## WHAT TO PRODUCE
Look below for the line with "body_size: 267", and from there restate every line word for word until the entries end.

## MATERIAL FOR THIS TASK

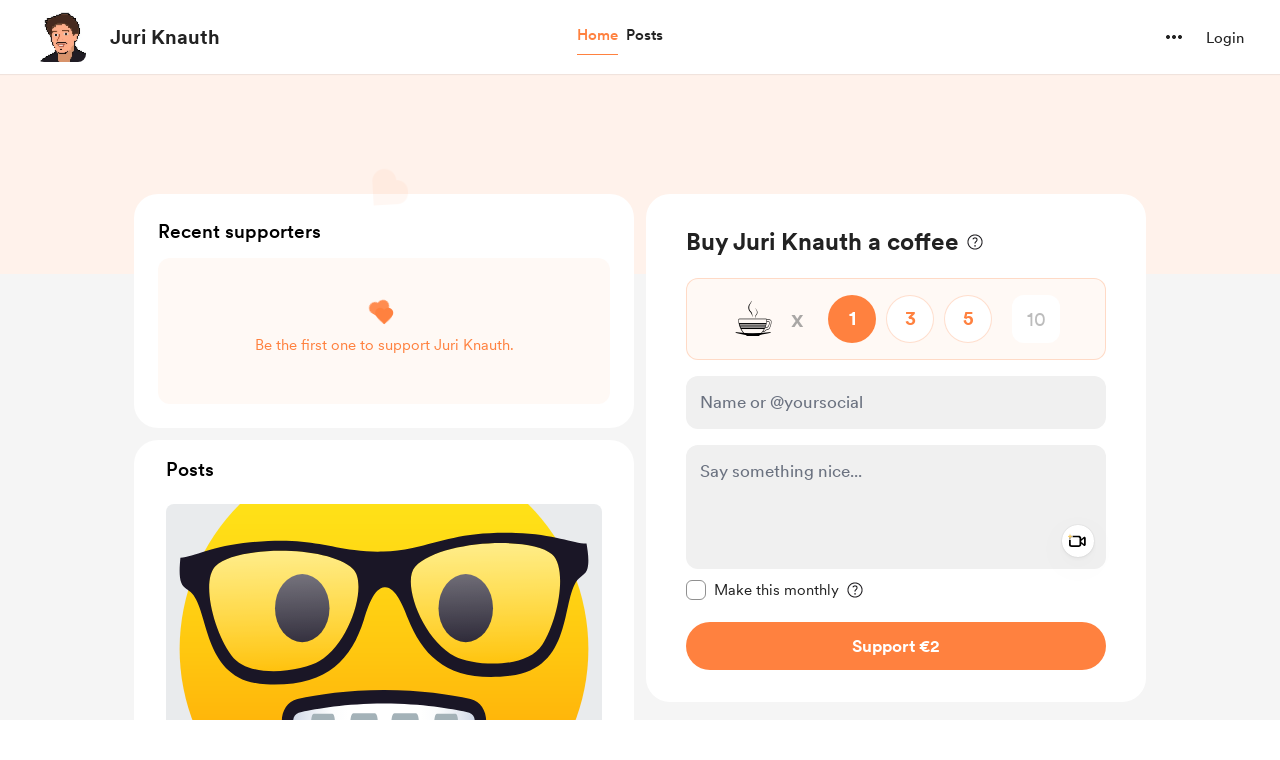

--- FILE ---
content_type: image/svg+xml
request_url: https://assets.grammarly.com/emoji/v1/1f913.svg
body_size: 1390
content:
<svg xmlns="http://www.w3.org/2000/svg" width="64" height="64"><linearGradient id="a" x1="32.001" x2="32.001" y1="62" y2="2.001" gradientUnits="userSpaceOnUse"><stop offset="0" stop-color="#ff9500"/><stop offset=".093" stop-color="#ff9f03"/><stop offset=".49" stop-color="#ffc710"/><stop offset=".806" stop-color="#ffdf17"/><stop offset="1" stop-color="#ffe81a"/></linearGradient><circle cx="32" cy="32" r="30" fill="url(#a)"/><ellipse cx="20" cy="26" fill="#1A1626" rx="4" ry="5"/><ellipse cx="44" cy="26" fill="#1A1626" rx="4" ry="5"/><path fill="#1A1626" d="M44.704 39.328C41.67 38.647 37.394 38 32.002 38s-9.672.646-12.706 1.328c-1.53.344-2.365 1.865-2.291 3.406C17.248 47.823 22.463 54 32.002 54c9.541 0 14.75-6.177 14.993-11.266.074-1.541-.761-3.062-2.291-3.406z"/><path fill="#FD7383" d="M24.896 50s3.157 2 7.104 2 7.104-2 7.104-2-2.368-3-7.104-2c-4.736-1-7.104 2-7.104 2z"/><linearGradient id="b" x1="18.675" x2="45.324" y1="42.498" y2="42.498" gradientUnits="userSpaceOnUse"><stop offset="0" stop-color="#cfd7e6"/><stop offset=".037" stop-color="#dae0ec"/><stop offset=".126" stop-color="#eef1f6"/><stop offset=".215" stop-color="#fbfcfd"/><stop offset=".3" stop-color="#fff"/><stop offset=".7" stop-color="#fff"/><stop offset=".785" stop-color="#fbfcfd"/><stop offset=".874" stop-color="#eef1f6"/><stop offset=".963" stop-color="#dae0ec"/><stop offset="1" stop-color="#cfd7e6"/></linearGradient><path fill="url(#b)" d="M44.089 41.242C41.997 40.793 37.574 40 32 40s-9.996.793-12.089 1.242c-1.307.284-1.333.967-1.16 2.277.153 1.146.256 1.452 1.269 1.469.929.016 11.98 0 11.98 0s11.052.016 11.98 0c1.013-.017 1.115-.323 1.269-1.469.173-1.31.147-1.993-1.16-2.277z"/><path fill="#A4B2B8" d="M36.671 44.072h-3.129c-.594 0-.594-2.653 0-2.653h3.129c.594 0 .594 2.653 0 2.653zm5.819-.074h-2.716c-.516 0-.516-2.511 0-2.511h2.716c.515 0 .515 2.511 0 2.511zm-14.973-2.579h3.129c.594 0 .594 2.653 0 2.653h-3.129c-.594 0-.594-2.653 0-2.653zm-5.82.074h2.716c.516 0 .516 2.511 0 2.511h-2.716c-.514 0-.514-2.511 0-2.511z"/><linearGradient id="c" x1="17.5" x2="46.5" y1="42.743" y2="42.743" gradientUnits="userSpaceOnUse"><stop offset="0" stop-color="#1a1626"/><stop offset=".1" stop-color="#8d989e"/><stop offset=".9" stop-color="#8d989e"/><stop offset="1" stop-color="#1a1626"/></linearGradient><path fill="url(#c)" d="M17.5 42.493h29v.5h-29z"/><linearGradient id="d" x1="-526.558" x2="-526.558" y1="245.695" y2="263.363" gradientTransform="scale(1 -1) rotate(2 7777.26 16544.401)" gradientUnits="userSpaceOnUse"><stop offset="0" stop-color="#fff" stop-opacity="0"/><stop offset="1" stop-color="#fff"/></linearGradient><path fill="url(#d)" d="M36.572 19.922c-2.021 2.176.994 10.636 5.857 13.161 2.486 1.285 10.423 2.063 12.824-1.728 2.381-3.746 3.709-11.274 1.399-13.271-3.163-2.737-16.536-1.972-20.08 1.838z" opacity=".5"/><linearGradient id="e" x1="175.085" x2="175.085" y1="245.004" y2="262.673" gradientTransform="rotate(178.015 98.235 138.767)" gradientUnits="userSpaceOnUse"><stop offset="0" stop-color="#fff" stop-opacity="0"/><stop offset="1" stop-color="#fff"/></linearGradient><path fill="url(#e)" d="M27.448 20.24c2.168 2.03-.246 10.681-4.924 13.54-2.388 1.454-10.256 2.782-12.913-.83-2.64-3.573-4.484-10.989-2.323-13.143 2.965-2.951 16.36-3.119 20.16.433z" opacity=".5"/><path fill="#1A1626" d="M61.729 16.525c-2.02-.003-4.727-1.417-10.391-1.557-7.802-.203-10.344 1.195-15.161 2.199-1.496.311-2.891.494-4.251.531-1.358.059-2.761-.03-4.275-.232-4.875-.667-7.513-1.885-15.276-1.14-5.645.536-8.246 2.132-10.26 2.278-.087 1.048-.263 2.62.129 3.68.302.826 1.07.996 1.578 1.557 2.591 2.844 1.537 12.9 10.846 13.349 8.724.419 12.459-3.396 14.384-9.491.544-1.722 1.439-4.703 3.059-4.761 1.62-.058 2.717 2.855 3.381 4.536 2.348 5.946 6.339 9.491 15.014 8.466 9.252-1.098 7.496-11.058 9.883-14.073.473-.596 1.228-.818 1.471-1.663.311-1.086.032-2.642-.131-3.679zM22.524 33.779c-2.388 1.455-10.256 2.782-12.913-.83-2.64-3.572-4.484-10.988-2.323-13.142 2.965-2.951 16.36-3.12 20.16.433 2.171 2.03-.246 10.679-4.924 13.539zm32.73-2.425c-2.401 3.791-10.34 3.014-12.824 1.729-4.863-2.525-7.879-10.985-5.857-13.162 3.544-3.81 16.917-4.575 20.081-1.839 2.309 1.999.981 9.526-1.4 13.272z"/></svg>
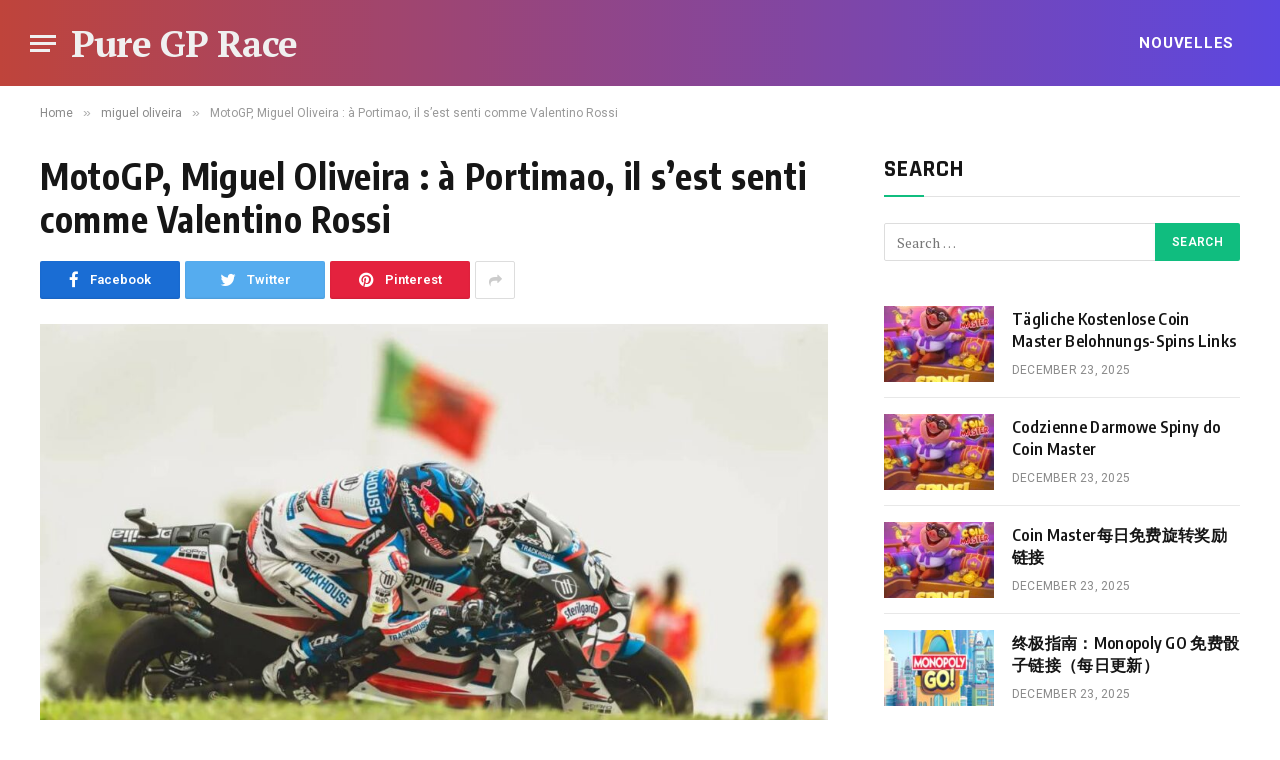

--- FILE ---
content_type: text/html; charset=utf-8
request_url: https://www.google.com/recaptcha/api2/aframe
body_size: 267
content:
<!DOCTYPE HTML><html><head><meta http-equiv="content-type" content="text/html; charset=UTF-8"></head><body><script nonce="JjvE0eDaJgbMuqPBMM_Pqw">/** Anti-fraud and anti-abuse applications only. See google.com/recaptcha */ try{var clients={'sodar':'https://pagead2.googlesyndication.com/pagead/sodar?'};window.addEventListener("message",function(a){try{if(a.source===window.parent){var b=JSON.parse(a.data);var c=clients[b['id']];if(c){var d=document.createElement('img');d.src=c+b['params']+'&rc='+(localStorage.getItem("rc::a")?sessionStorage.getItem("rc::b"):"");window.document.body.appendChild(d);sessionStorage.setItem("rc::e",parseInt(sessionStorage.getItem("rc::e")||0)+1);localStorage.setItem("rc::h",'1768916499018');}}}catch(b){}});window.parent.postMessage("_grecaptcha_ready", "*");}catch(b){}</script></body></html>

## SOLUTION BELOW
body_size: 267
content:
<!DOCTYPE HTML><html><head><meta http-equiv="content-type" content="text/html; charset=UTF-8"></head><body><script nonce="JjvE0eDaJgbMuqPBMM_Pqw">/** Anti-fraud and anti-abuse applications only. See google.com/recaptcha */ try{var clients={'sodar':'https://pagead2.googlesyndication.com/pagead/sodar?'};window.addEventListener("message",function(a){try{if(a.source===window.parent){var b=JSON.parse(a.data);var c=clients[b['id']];if(c){var d=document.createElement('img');d.src=c+b['params']+'&rc='+(localStorage.getItem("rc::a")?sessionStorage.getItem("rc::b"):"");window.document.body.appendChild(d);sessionStorage.setItem("rc::e",parseInt(sessionStorage.getItem("rc::e")||0)+1);localStorage.setItem("rc::h",'1768916499018');}}}catch(b){}});window.parent.postMessage("_grecaptcha_ready", "*");}catch(b){}</script></body></html>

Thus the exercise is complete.